On May 2, Iraqi Security Forces and U.S. Marines here did their part to ensure these kids possessed the educational tools needed to become successful leaders.
“I am happy, because I see the kids smiling, and I know that I am helping the people of the city,” stated Iraqi Maj. Laith Jabbar Al Tememey, 1st Company commander, 1st Battalion, 2nd Brigade. “We are making sure they can have a better future.”
Marines with 1st Battalion, 6th Marine Regiment and the Iraqi soldiers visited several of Fallujah’s schools. They patrolled through the town, both on foot and mounted aboard trucks loaded with furniture and supplies, waving to the smiling schoolchildren as they passed by.
The convoy stopped every few blocks to let the Iraqi soldiers speak with teachers, headmasters and students to find out what supplies their schools needed. The faculty provided the troops with tours of their classrooms, showing them first hand the condition of the chalkboards and school desks. Additionally, the soldiers spoke to and interacted with the children.

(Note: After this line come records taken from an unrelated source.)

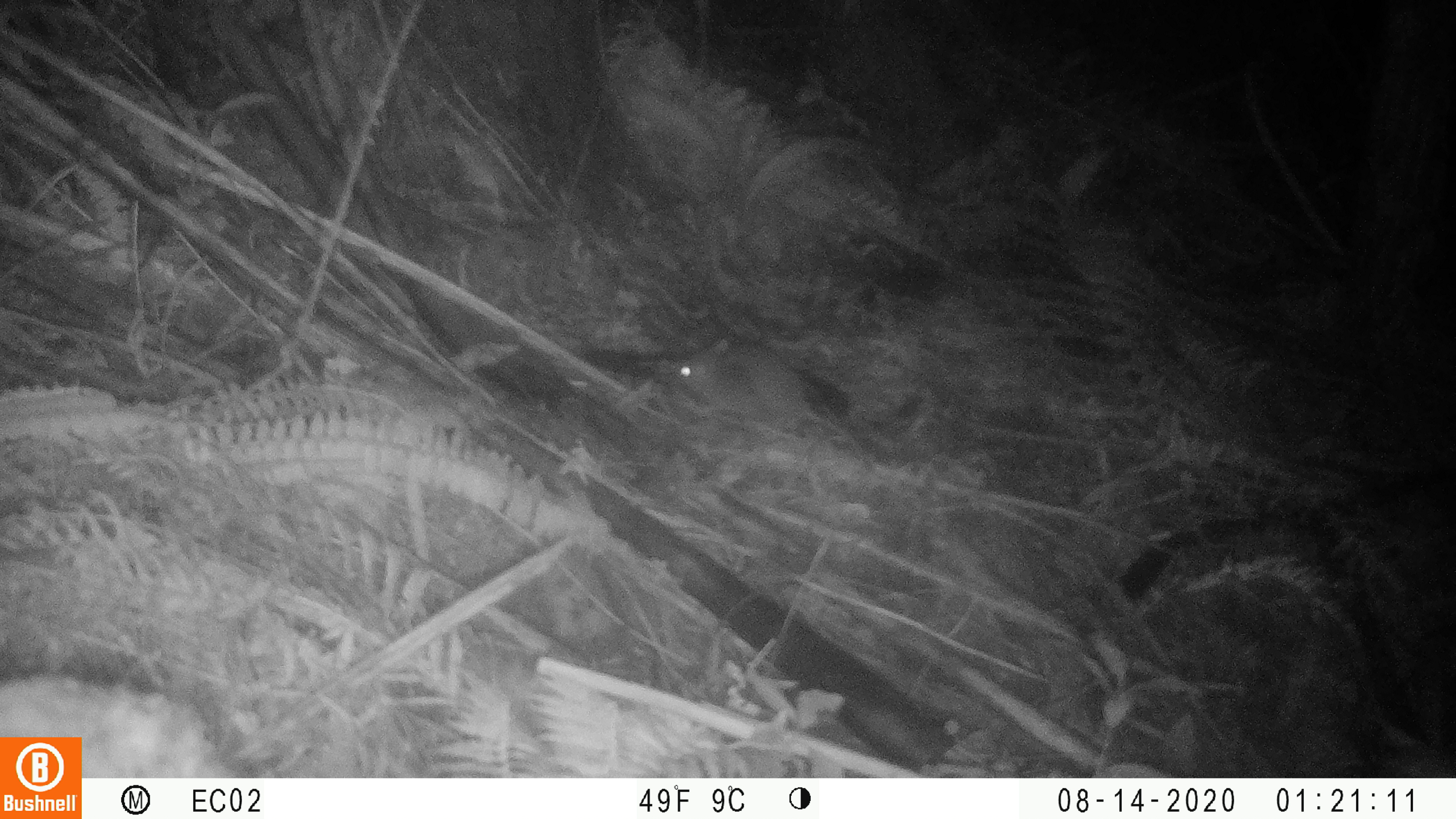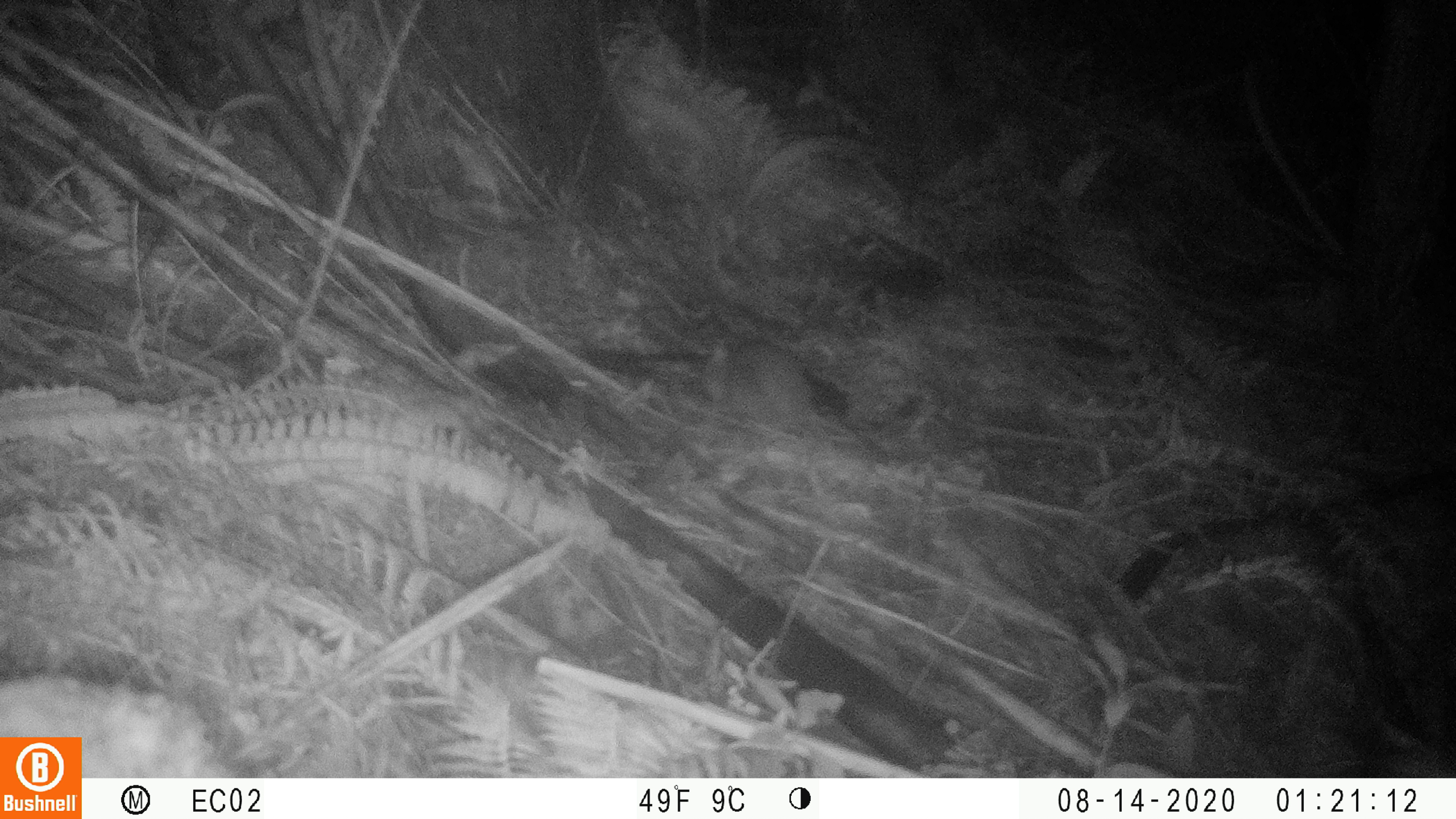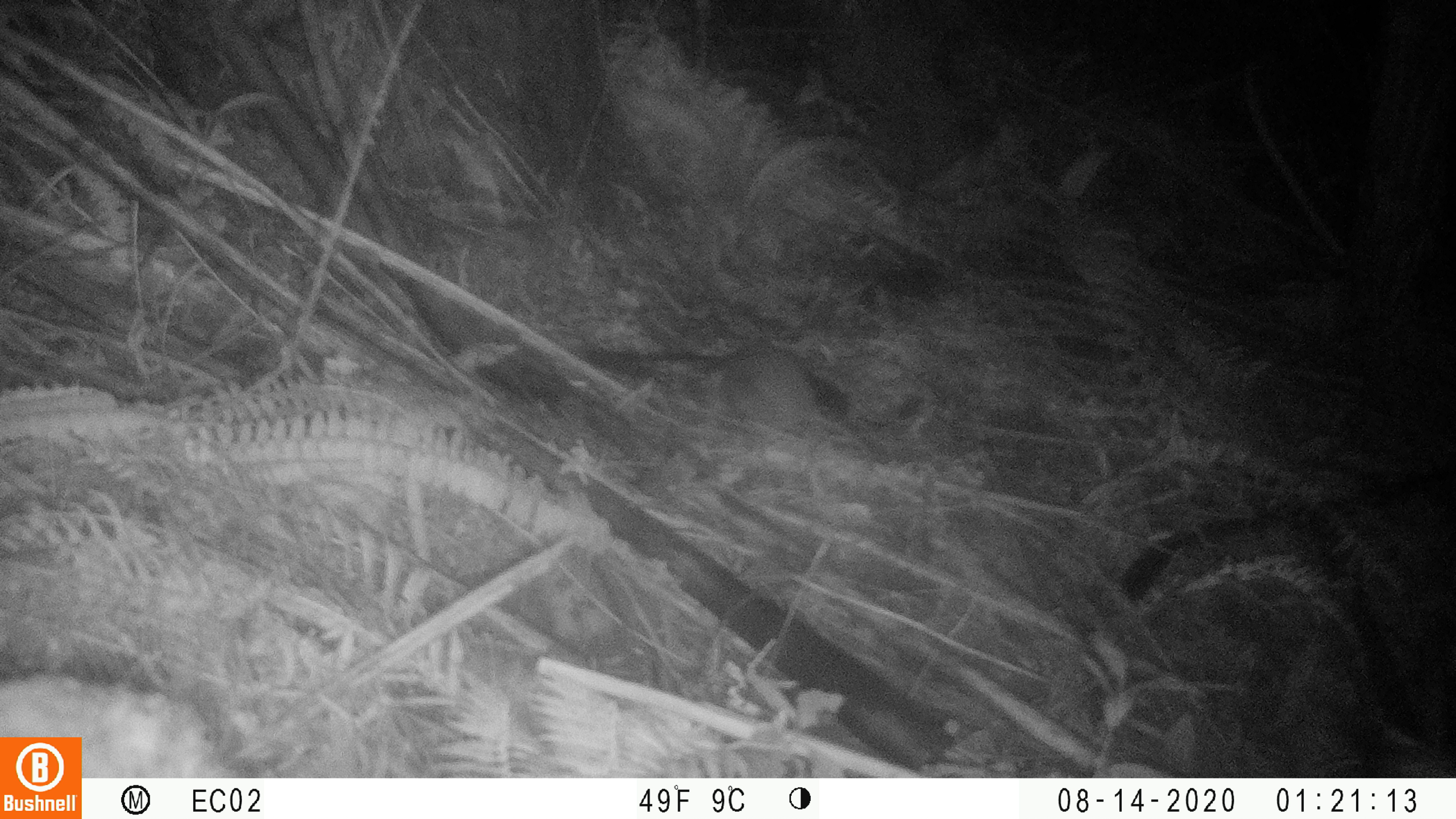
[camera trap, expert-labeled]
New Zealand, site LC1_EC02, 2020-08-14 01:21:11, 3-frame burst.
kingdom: Animalia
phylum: Chordata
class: Mammalia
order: Rodentia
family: Muridae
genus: Rattus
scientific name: Rattus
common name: rat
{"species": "rat (Rattus)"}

After assessing the school, the troops offloaded chalkboards and desks from their trucks. They unpacked and nailed up the boards, while the schoolchildren helped bring desks inside.
For the schools that did not need new chalkboards and furniture, the soldiers left them boxes of writing supplies.
On the first day of Operation Blackboard, the troops visited seven schools and handed out approximately 28 blackboards, 40 desks and thousands of pens, pencils, and boxes of chalk.
At every school the troops visited, the faculty expressed their gratitude.
“Since Iraqi and U.S. forces started coming here, they’ve been helping us out,” stated Ali Jameel Hamen, the assistant headmaster at the Al-Aibid school here. “Before, the schools were in bad condition, because nobody took care of them. Now, I spend less time cleaning up, and have more to give to my kids and teachers.”
Hamen added that this sentiment is shared by educators throughout Iraq.
“We have a group called the ‘Love Bridge,’ which talks to all the teachers across the country and makes sure the kids have everything they need for a good education. With the help of the troops, we are helping rebuild the schools, and we are helping rebuild Iraq.”
The soldiers also shared the teachers’ joy at helping rebuild the nation.
“It is very good that we are giving away these school supplies,” said Pvt. Kazim Raad Dahell, a soldier with the ISF’s 1st Battalion, 2nd Brigade. “It will help the kids learn, so they can continue to rebuild Iraq.”
Al Tememey added that hopefully his soldiers’ actions today will encourage the adolescent boys attending many of these schools to consider helping shape their country’s future by enlisting in the Iraqi army or police forces upon completing their schooling.
Marine 1st Lt. Thomas Waller, Company B, 1st Battalion, 6th Marine Regiment’s executive officer, agreed.
“You have a bunch of children who in a few years are going to be fighting-age males. When it comes time for them to decide whether they want to be an insurgent or an Iraqi military member, they’ll look back to some of these experiences and say, ‘wow, I remember Iraqi military coming here and hanging chalkboards at my school, and they seemed to be pretty decent guys.’”
Waller added that today was only the beginning of Operation Blackboard. Over the next several months, the Iraqi soldiers and his Marines will continue visiting Fallujah’s schools to distribute more supplies and visit with the children.
Through these continued operations, the troops are helping make Iraq a safer place, one child at a time.
“I think the future of Iraq is going to be very beautiful,” stated Al Tememey. “The people are starting to believe in freedom. We (the soldiers) are ready to defend our country and help the kids, the future of Iraq.”